A proibição fez com que a empresa de mídia social de Elon Musk perdesse um de seus maiores mercados.

X usuários em diferentes países em abril de 2024. Fonte: Statista

Victor Cioffi, gerente de crescimento e membro da equipe principal da aceleradora de criptomoedas Solana Superteam Brasil, disse ao Cointelegraph que o X é a plataforma de mídia social mais popular entre os jovens brasileiros, pois é usada principalmente para postar pensamentos aleatórios informais.

No entanto, a indústria de criptomoedas o usa como uma ferramenta profissional para promover suas empresas e ideias e, mais importante, é o portal por meio do qual eles podem se envolver com o público global de criptomoedas:

“X é usado para atingir o público global, então se você não tem X para sua estratégia de marketing, é como perder um braço.”

Cioffi explicou que a proibição do X no Brasil obriga você a escolher entre ser um fora da lei para se comunicar e promover seu produto para o mundo exterior, ou cumprir as regras e se esforçar para se conectar em outras plataformas de mídia social.

Indústria brasileira de criptomoedas perde audiência e receita

Um estudo conduzido em 2024 pelo rastreador de preços de criptomoedas CoinGecko descobriu que o X é a principal plataforma de mídia social para usuários de criptomoedas coletarem informações valiosas e é de longe seu site de mídia social preferido.

Para influenciadores e empresas de criptomoedas, o X oferece um grande público para o lançamento de campanhas e fornece um ponto de entrada fácil para novos clientes em potencial.

João Ferreira, cofundador e CEO do aplicativo brasileiro de finanças descentralizadas (DeFi) Picnic, disse ao Cointelegraph que sua empresa já havia perdido “metade de seu alcance”, já que X era sua principal plataforma de comunicação.
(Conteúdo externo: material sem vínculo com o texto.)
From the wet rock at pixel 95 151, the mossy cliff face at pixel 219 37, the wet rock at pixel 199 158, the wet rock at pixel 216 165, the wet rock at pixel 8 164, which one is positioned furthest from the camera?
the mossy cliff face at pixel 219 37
Ferreira disse que “como fundador, em termos de captação de recursos e contato com VCs e outros indivíduos influentes, isso definitivamente dói bastante”.

A maioria das pessoas obtém suas notícias sobre criptomoedas do X. Fonte: CoinGecko

Casta Crypto, um educador e criador de conteúdo brasileiro sobre criptomoedas, disse ao Cointelegraph que o X era seu principal canal de comunicação com novos projetos e iniciativas e seu meio de interagir com seu público por meio de interações regulares.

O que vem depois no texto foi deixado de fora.